We must ensure that the categories of nominal level of measurement must be follow some important properties. They are-

- The categories are must be homogeneous.
- The categories are mutually exclusive and exhaustive.

### Ordinal level of Measurement

In ordinal level of measurement there exist an ordered relationship among the categories. For example, we use less, more, higher, greater, lower etc. for define the categories such as costly, less profitable, more difficult etc. More precisely, the relationships are expressed in terms of the algebra of inequalities: a less than b (a<b) or is greater than b (a>b). So, the socio-economic status (low, medium, high), academic performance (poor, good, very good), agreement on some issue (strongly disagree, disagree, agree, strongly agree) are some practical variable of ordinal level of measurement. Ordinal level of measurement gives ordinal data.

Ordinal level maintains some important properties as,

- The categories are distinct, mutually exclusive and exhaustive.
- The categories are possible to be ranked or ordered.
- The distance from one category to the other is not necessarily constant.

### Interval Level of Measurement

The interval level of measurement includes all the properties of the nominal and ordinal level of measurement but it has an additional property that the difference (interval) between the values is known and constant size. In this measurement 0 is used as an arbitrary point.

The interval measurement scale has some important properties. They are-

- The data classifications are mutually exclusive and exhaustive.
- The data can be meaningfully ranked or ordered.
- The difference between the categories is known and constant.

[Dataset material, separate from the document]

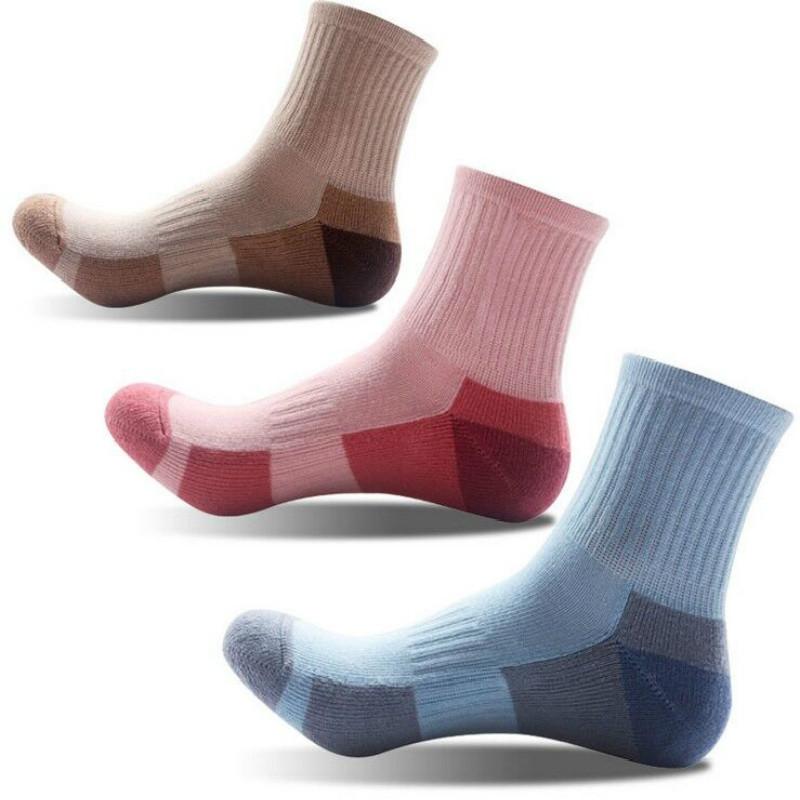 户外运动跑步袜中筒速干袜冬季男女脚底拉毛登山袜毛巾底加厚袜子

### Example of interval data levels in statistics

For example, in Gregorian calendar 0 is used to separate B.C. and A.D. We refer to the years before 0 as B.C. and to those after 0 as A.D. Incidentally 0 is a hypothetical date in the Gregorian calendar because there never was a year 0.

Another example, a thermometer measures temperature in degrees, which are of the same size at any point of the scale. The difference between 20^{0}C and 21^{0}C is the same as the difference between 12^{0}C and 13^{0}C. The temperature 12^{0}C, 13^{0}C, 20^{0}C, 21^{0}C can be ranked and the differences between the temperatures can easily be determined. When the temperature is 0^{0}C, it means not the absence of heat but it is cold. In fact, 0^{0}C is equal to 32^{0}F.

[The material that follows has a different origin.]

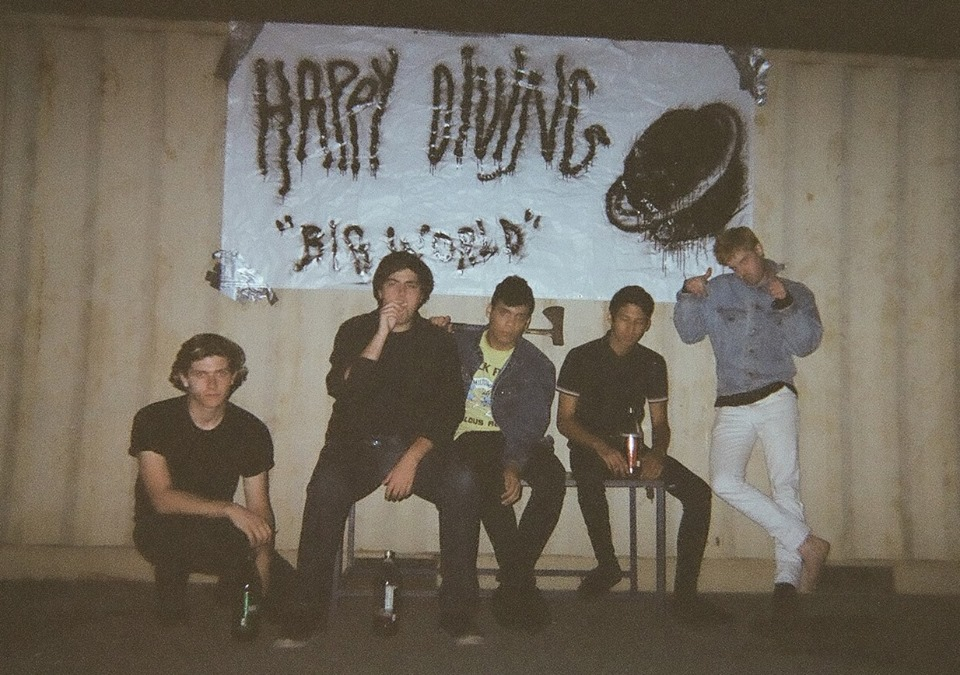 Happy Diving: a confirmarse con Big World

### Ratio level of Measurement

In ratio level, there is an ordered relationship among the categories where exist an absolute zero and follow the all properties of nominal level of measurement. All quantitative data fall under the ratio level of measurement. For example, wages, stock price, sales value, age, height, weight, etc. are the real life variable of ratio level measurement. If we say the sales value is 0, then there is no sale.

There exist some important properties in this level. They are-

- The categories are mutually exclusive and exhaustive.
- The categories can be ordered or ranked.
- The differences among the categories are constant.
- There exist an absolute zero point.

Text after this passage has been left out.